The State of Public Sector GSI, 2022 is a research report created to establish a baseline to better understand the state of local public sector green infrastructure implementation as well as create a shared blueprint for how we go forward together. The report offers an unprecedented look at implementation, best practices, investment trends and drivers for increasing the use of GSI in stormwater management.

Several media outlets have covered the report’s release. Executive Director, Barbara Hopkins, was interviewed by  Katie Johns, Editor of Stormwater Magazine, in April. You can find that interview in the Stormwater Solutions video library.

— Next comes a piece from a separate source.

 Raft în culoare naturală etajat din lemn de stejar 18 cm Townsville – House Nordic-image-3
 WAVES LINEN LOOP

Two great articles, one from Governing titled Cities Are Learning to Manage Urban Stormwater the Way Nature Would and the other from Stormwater Report titled Public-Sector Green Infrastructure on the Rise, New Report Finds speak to the rise in green infrastructure adoption and how the recently released The State of Public Sector GSI report can help facilitate this upward swing in GI interest and implementation. “Investment in GSI has been growing, and projections for the next five years show even greater growth,” says Barbara Hopkins, Executive Director of Green Infrastructure Leadership Exchange.

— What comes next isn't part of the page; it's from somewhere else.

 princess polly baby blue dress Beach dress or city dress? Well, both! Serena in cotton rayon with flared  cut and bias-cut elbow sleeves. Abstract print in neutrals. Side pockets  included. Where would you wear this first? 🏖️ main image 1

The Governing article highlights SPPC members, Kate England, Green Infrastructure Director for the city of Boston and Torrey Lindbo, Water Resources Science and Policy Manager for the City of Gresham, Oregon.

Torrey discusses GI implementation such as streetside planters, stormwater tree wells, bioswales, rain gardens and pond facilities in Oregon and how it can prevent pre-spawn mortality in Coho salmon. Green infrastructure can reduce runoff from urban areas by mimicking natural processes, but flooding is also a natural process. Development standards also need to take the functions of streams and floodplains into account, says Lindbo. “We need to stay out of spots that we shouldn’t be in.”

Kate England notes that, “a comprehensive citywide plan will only be successful if every agency prioritizes the use of green infrastructure in every investment.” Kate is working across city departments such as public works and transportation, city’s housing and school and public facilities. As the Director of GI she requires every transportation or public works project that changes curb geometry to choose from one of five green infrastructure design alternatives.

Hopkins discusses our Learning Circles: “Peer-to-peer learning is open to any public-sector practitioner who wants to participate. Six learning circles meet monthly, and grants are available for them to work with consultants to work out approaches to especially thorny problems. Through peer learning, we’re trying to come up with innovations in GSI practice that will advance the whole field,” says Hopkins. “It’s a very collegial network of people.”